I see a gun rate that was holding fairly steady for twenty odd years, experienced a drop between '87 and '95, which then started to climb again.

That is an oversimplification. The numbers went up and down for years before they began a downward trend prior to the enactment of gun control legislation.

darkknight109 posted...
Correlation does not imply causation doesn't mean what you think it does, judging by how you're using it. It means that if A & B are shown to be linked then that doesn't mean A causes B (B could cause A, for instance, or a third factor could lead to both A and B). You're not suggesting that gun laws are correlated with lower crime rates but aren't causing them (because there's not really a good explanation for that - decreased crime rates don't cause gun laws and there isn't any third factor I can think of that would lead to both a decrease in crime and an increase in gun laws happening concordantly).
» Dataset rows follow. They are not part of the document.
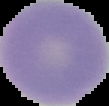 From a thin blood smear. The area outside the segmented cell region is set to black. Image is 109×106 pixels. Malaria status: uninfected.Evaluate for Plasmodium parasites.
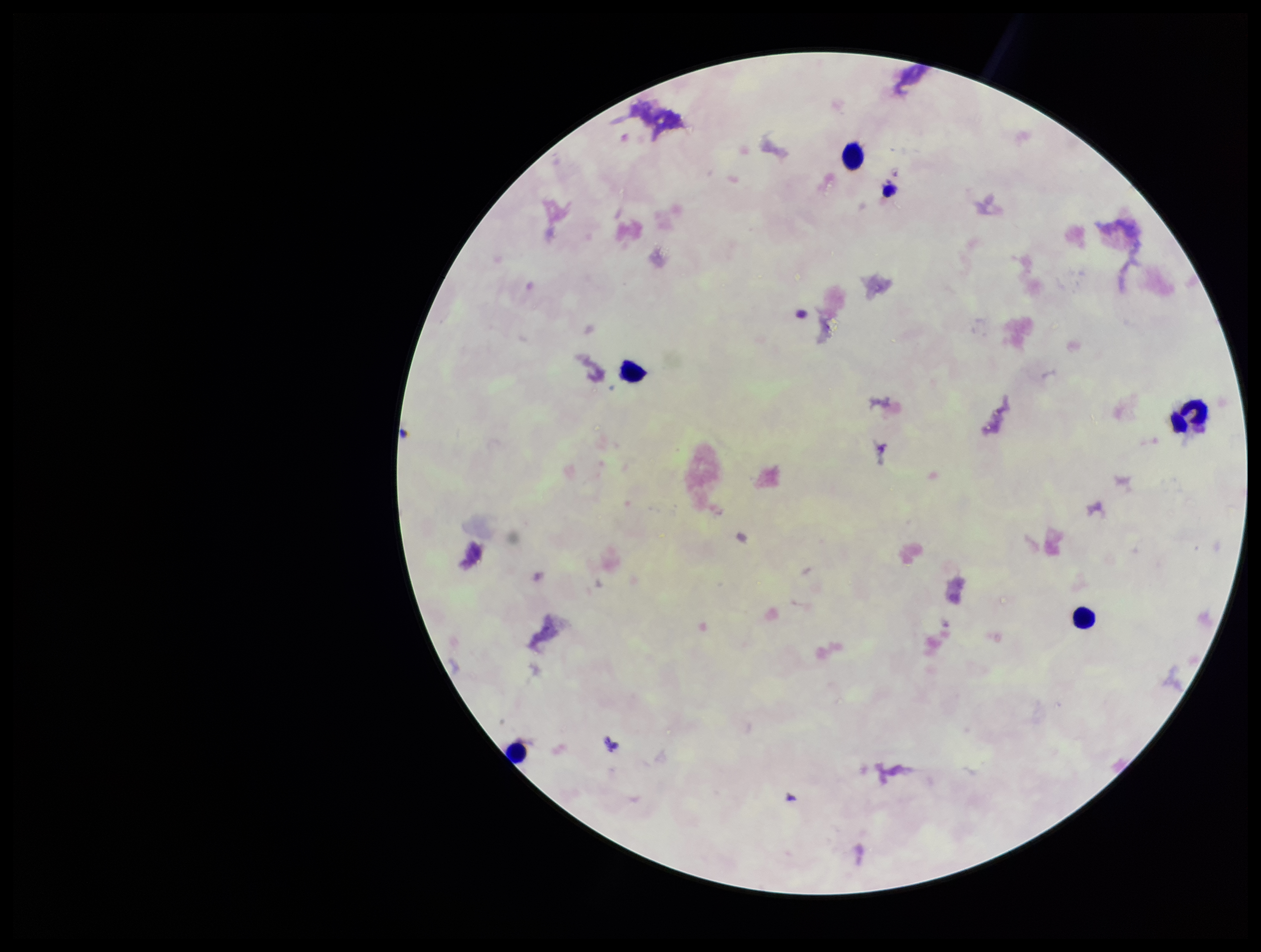
None identified.

leukocyte count = 5
capture = smartphone photograph through the microscope eyepiece
preparation = thick smear
stain = Giemsa
patient malaria status = negative
image size = 1261×952 pixels
field of view = single
parasite count = 0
What you're arguing is that gun laws and crime decreases AREN'T correlated - that it's just a coincidence that gun laws were passed at the same time that gun rates started dropping. And I'm sorry, but the amount of data suggesting otherwise simply does not lead me to support that conclusion. Not in the States and not globally.

I am sorry, but I think you are the one who doesn't understand this term. I have agreed there is a correlation. But just because there is a correlation between gun laws and gun homicides, that does not mean that the gun laws caused the gun homicides to drop. It is a complex issue with many factors in play besides gun control laws, as shown by the fact they were already declining by the time gun control laws were enacted. By assuming that the correlation does indeed mean causation, I'm afraid you are committing the very logical fallacy you are claiming I don't understand.

darkknight109 posted...

Was there? Firearm homicide rate for the 10 years prior to 1991 were 0.80, 0.99, 0.88, 0.89, 0.86, 0.67, 0.76, 0.63, 0.80, and 0.71. That's an average of 0.80 over that time frame (standard deviation of 0.1). In the 10 years after, we see rates of 0.87, 0.68, 0.68, 0.60, 0.71, 0.64, 0.50, 0.54, 0.60, and 0.55. Average is 0.64, SD is once again 0.1.

The average does not tell the whole story. If you look at your numbers, they were consistently dropping prior to gun control being enacted. Stating the numbers continued dropping after gun control was passed does not prove that gun control laws caused the drop.

darkknight109 posted...
and that compared to the US there was not a significant problem with gun violence.

Compared to the US nobody has a significant problem with gun violence. That's exactly the point.

If you're using that as your metric, you're going to have a difficult time doing much analysis because you're working with a sample size of one.

This discussion started because I stated that countries with successful gun laws did not have a significant problem with gun violence prior to enacting those laws. So yes, it is precisely the point that the US has far worse problems with gun homicides.